== Exercise ==
Count the lines in the rows below that contain the string "pixel" and give only that number.

== Stored rows ==
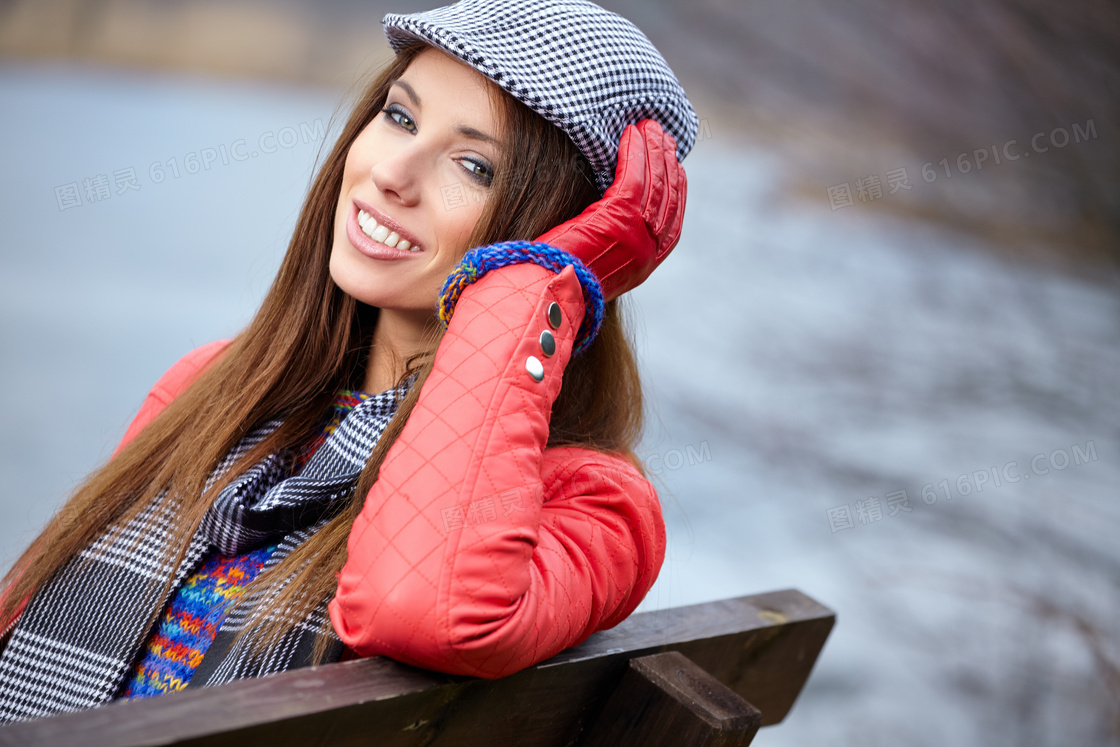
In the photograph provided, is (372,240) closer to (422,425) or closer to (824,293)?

...

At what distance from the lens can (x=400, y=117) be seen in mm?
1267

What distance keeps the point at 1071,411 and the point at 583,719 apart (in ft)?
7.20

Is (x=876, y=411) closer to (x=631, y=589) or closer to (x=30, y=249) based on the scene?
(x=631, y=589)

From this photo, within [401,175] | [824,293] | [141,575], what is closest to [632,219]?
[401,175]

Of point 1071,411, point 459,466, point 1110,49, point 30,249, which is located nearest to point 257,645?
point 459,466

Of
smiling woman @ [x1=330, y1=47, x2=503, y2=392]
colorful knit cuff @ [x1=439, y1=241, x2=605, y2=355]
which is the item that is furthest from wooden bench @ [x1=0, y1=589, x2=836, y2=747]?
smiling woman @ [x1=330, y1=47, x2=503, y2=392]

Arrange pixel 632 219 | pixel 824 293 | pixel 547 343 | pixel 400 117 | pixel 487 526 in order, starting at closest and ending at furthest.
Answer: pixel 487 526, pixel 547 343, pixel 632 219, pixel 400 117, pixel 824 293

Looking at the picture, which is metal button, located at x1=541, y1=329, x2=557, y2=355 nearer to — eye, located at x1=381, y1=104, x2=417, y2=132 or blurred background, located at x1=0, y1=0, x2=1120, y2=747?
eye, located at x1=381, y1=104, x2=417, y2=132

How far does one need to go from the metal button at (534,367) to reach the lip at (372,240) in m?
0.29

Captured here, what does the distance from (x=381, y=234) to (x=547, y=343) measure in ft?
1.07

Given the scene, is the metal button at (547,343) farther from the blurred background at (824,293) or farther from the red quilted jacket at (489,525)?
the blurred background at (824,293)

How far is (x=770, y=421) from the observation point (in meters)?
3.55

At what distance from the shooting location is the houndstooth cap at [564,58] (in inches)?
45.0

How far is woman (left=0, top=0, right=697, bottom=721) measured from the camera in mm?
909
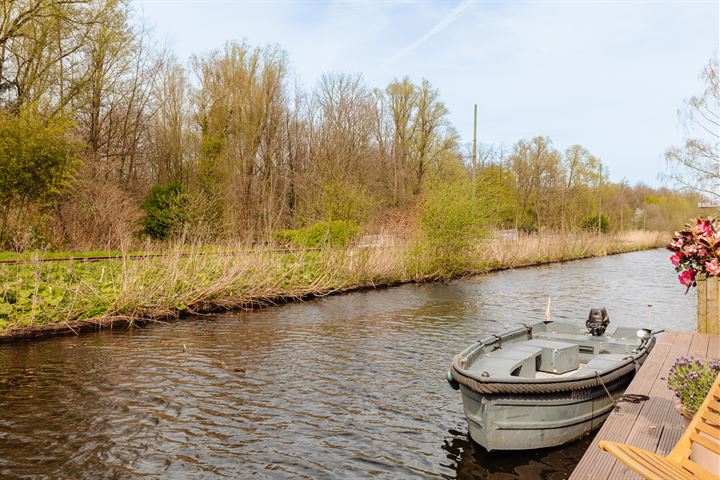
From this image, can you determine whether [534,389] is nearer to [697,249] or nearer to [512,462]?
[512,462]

== Worked solution ==
2